The Court further held that plaintiffs were not likely to succeed on their claims that the deal protections contained in the merger agreement were unreasonable or preclusive. The Court first concluded that the matching rights and no-shop provision in the merger agreement were reasonable and mitigated by the fiduciary out provision. The Court also held that the termination fee representing 3% of Cogent’s equity value and 6.6% of its enterprise value was reasonable for this transaction. In so holding, the Court rejected plaintiffs’ argument that the cash on Cogent’s books should be excluded for purposes of calculating the termination fee (which would have the effect of increasing the percentage of the fee in relation to the transaction).

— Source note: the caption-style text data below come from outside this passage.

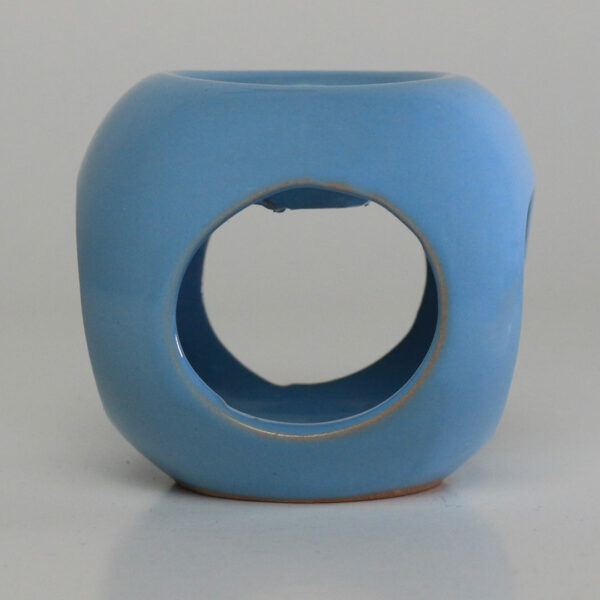 Perfume diffuser with rounded perforated circle shape - Image 2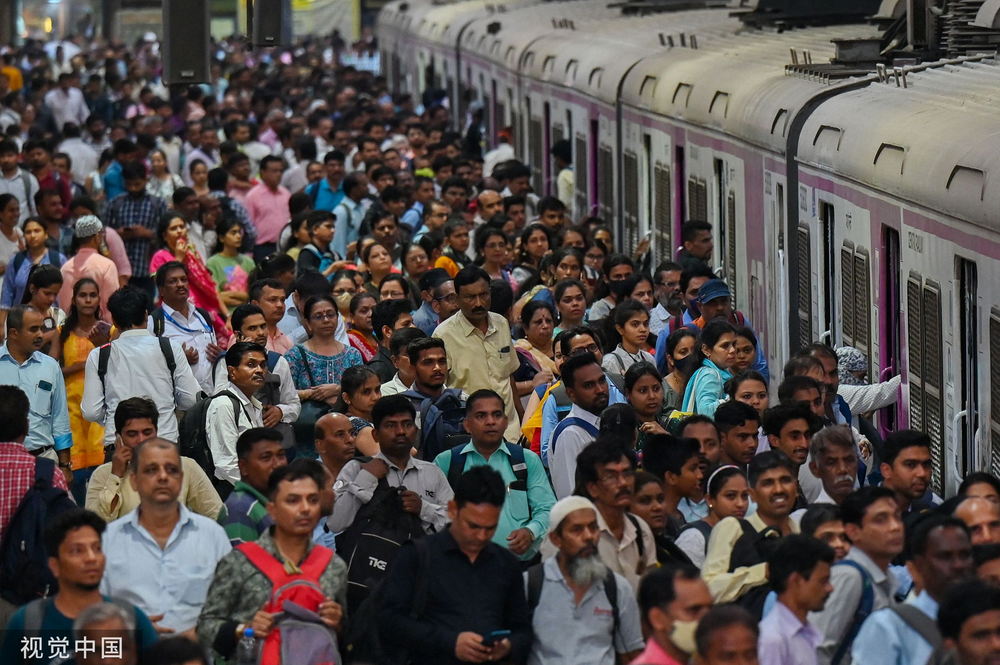 当地时间2023年4月19日,印度孟买,恰特拉帕蒂·希瓦吉终点站,人们挤在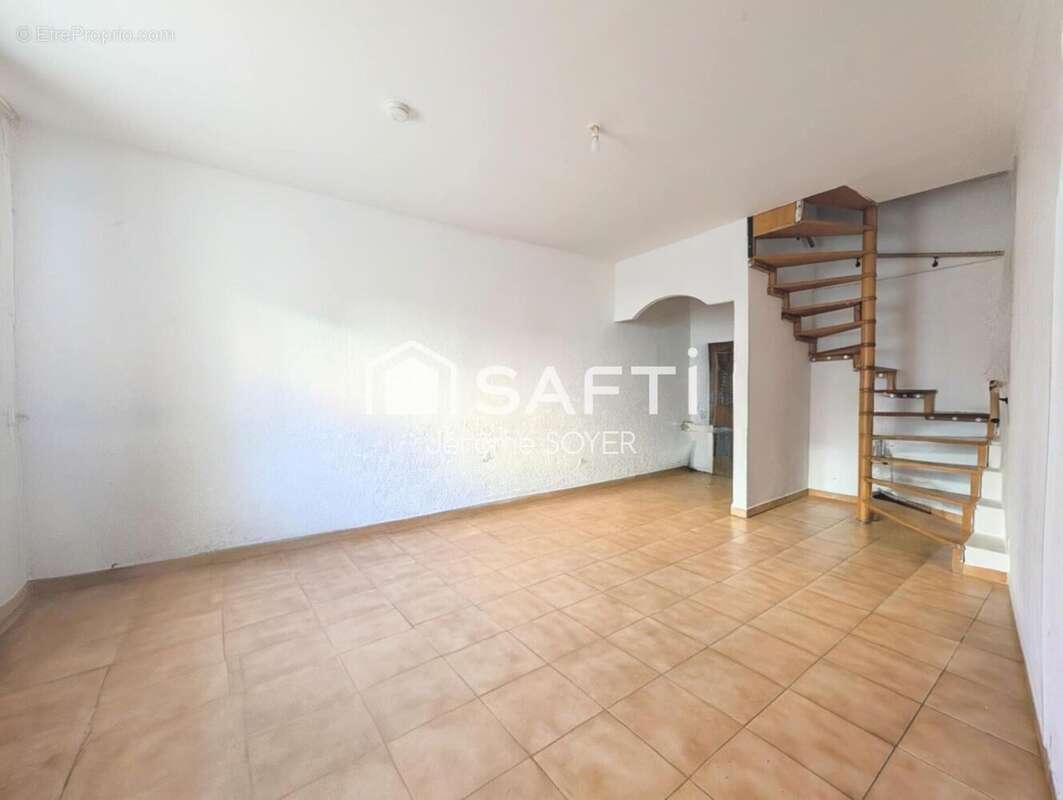 Photo 2 - Maison à CHATEAURENARD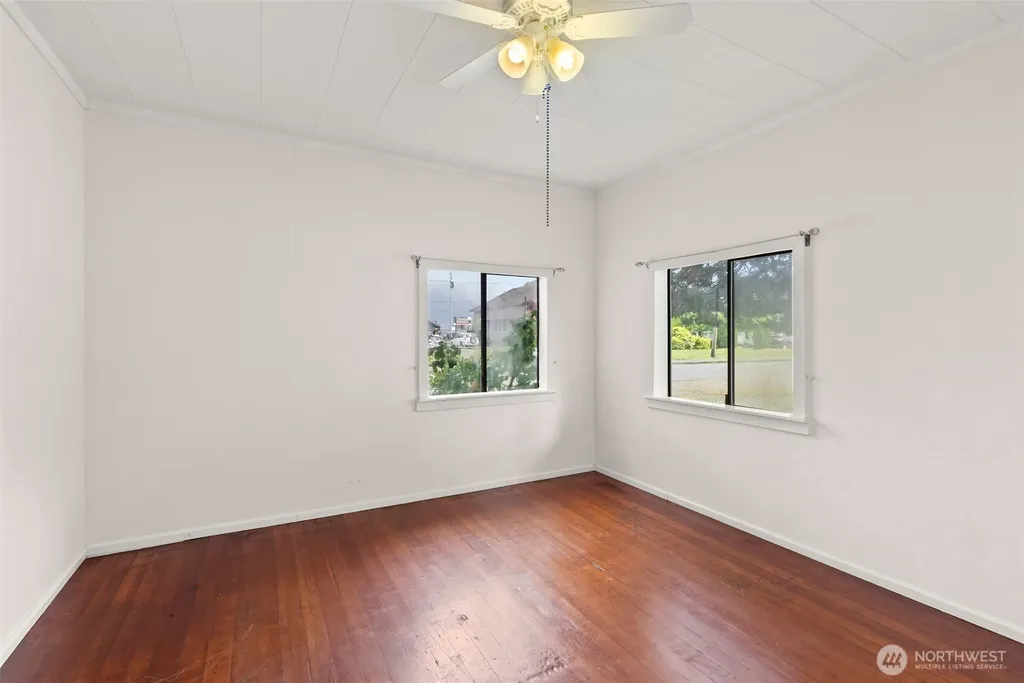 519 Duffy Street Aberdeen WA 98520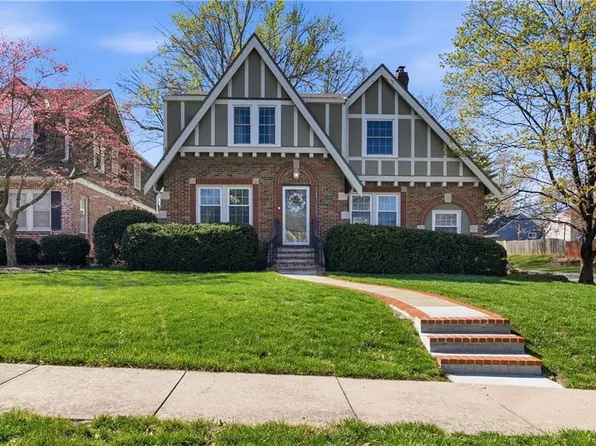 1295 W 72nd Ter, Kansas City, MO 64114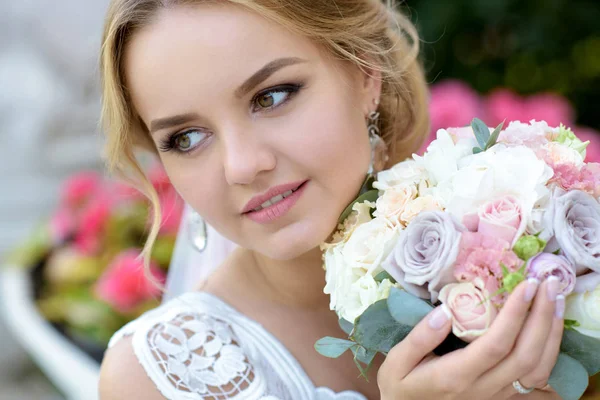 Mariée beauté en robe de mariée avec bouquet et voile de dentelle dans la nature — Photo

The Court held that the relevant transaction value should be quantified by the amount of consideration flowing to the shareholder, not the amount of money coming exclusively from the bidder. Finally, the Court was not swayed by plaintiffs’ argument that the top-up option wasoverbroad, a sham transaction, and would adversely affect the appraisal rights of Cogent’s stockholders. The Court held that the top-up option was reasonable, adopted by an informed board, and that any alleged dilutive effect and resulting impact on the stockholders’ appraisal rights was cured by the provision in the merger agreement providing that the fair value of the shares in any appraisal proceeding would be determined without regard to the top-up option, the top-up option shares or any promissory note delivered under the top-up option.
With respect to plaintiffs’ disclosure claims, the Court held that Cogent met its disclosure obligations with respect to the 14D-9 statement, concluding – among other things – that the company had not omitted material information regarding Credit Suisse’s analyses and had adequately described the process undertaken by the board in approving the merger agreement.
Having concluded that plaintiffs were unlikely to succeed on the merits of their claim, the Court addressed the remaining two elements necessary for a preliminary injunction: irreparable harm and balancing the equities. The Court held that plaintiffs faced no imminent threat of irreparable harm because there were no efficiencies in the disclosures and Cogent’s shareholders who found the terms of the voluntary tender offer lacking could seek appraisal. The Court further held that enjoining the tender offer was at least as likely to injure Cogent’s shareholders as it was to protect or advance their interests. Accordingly, the Court denied the motion for preliminary injunction.